Barbara Papadopoulou



Copyright 2010

Buried Words


Urban/Land-Art Project, Berlin, June 2010-


"Hey, hier steht was!" – wachsende Wörter,
published in Prenzlberger Ansichten, August 2010



"Planting words" or creating an open text growing out of the earth.


This project started to take place at the public space of Berlin in June 2010. On different spots around the area of Prenzlauer Berg, I planted grass-seeds in form of letters (approx 25cm long) on free earth surfaces. In this way, I formed words that stayed buried in the earth for the first 8-9 days.


During that initial period, the only traces of the planted words were those that the daily watering was leaving on earth (I was watering following the shape of the letters). On the 9th day they started to grow slowly: almost invisible pieces of grass appeared out of the earth.


Every day, ever since, a surprise waited me and the people passing by: The text was appearing slowly out of the earth; what at first looked vague was becoming progressively concrete, the thing that seemed to be at a first glance a spontaneous vegetation was getting a more precise form, somewhere between Nature and Artifact. After two weeks the grass-words were grown, standing discretely but perfectly shaped at different spots within walking distance.


There was an intense and playful interaction with the people since the very beginning of the whole process. Mostly children but also adults stopped to ask, to plant together with me some words, to help at the daily care of the grass-words by filling countless watering-cans at the closed public well, or to take pictures for the documentation of the project. My grass-words became a kind of communication-bridge between me and the people at the Square Arnswalder Platz (where most of my words had been planted) but also among different kind of people, as this quite big square happens to be the epitome of the borough’s gentrified identity, being the stage where old and new lifestyle patterns are being unfold.

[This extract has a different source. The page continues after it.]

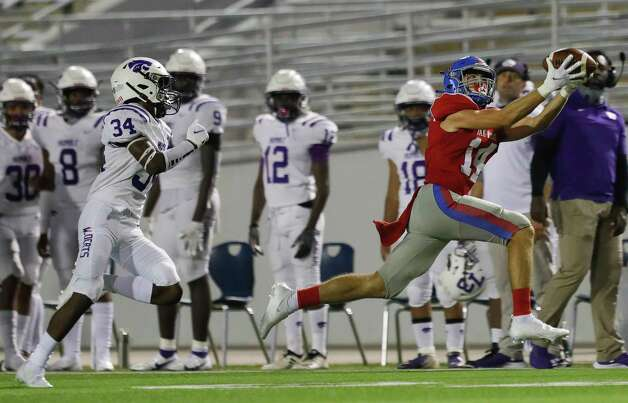 Oak Ridge wide receiver Landon Lightsey (14) catches a 34-yard pass during the third quarter of a non-district high school football game at Woodforest Bank Stadium, Thursday, Oct. 8, 2020, in Shenandoah. Photo: Jason Fochtman, Staff Photographer / 2020 © Houston Chronicle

During an event that I organized to present the project, I offered small packs with grass-seeds to the people around and I invited them to plant their own word at a place of their choice. In this way, my vision of a greater, without borders, open text growing out of the earth could come true.


The active participation of the public in this project has also been manifested in the initiative of neighbors to take care of the grass-words (by "adopting" for instance one) during my absence from the city in the two months that followed. A chain of new "parents" has been created for my grass-words and this kind of participation is probably the very essence of this project whose main character is the one of a long-open duration performance.


This project goes on as many people around the world are interested to plant their own word.


The buried body of the word is getting reborn, the hidden word inside the earth is getting revealed. The secret is revealed. The meaning is revealed. The earth is like a mouth: there are so many unspoken words inside it but some of them are crossing the “barriers of the teeth” as Homer said.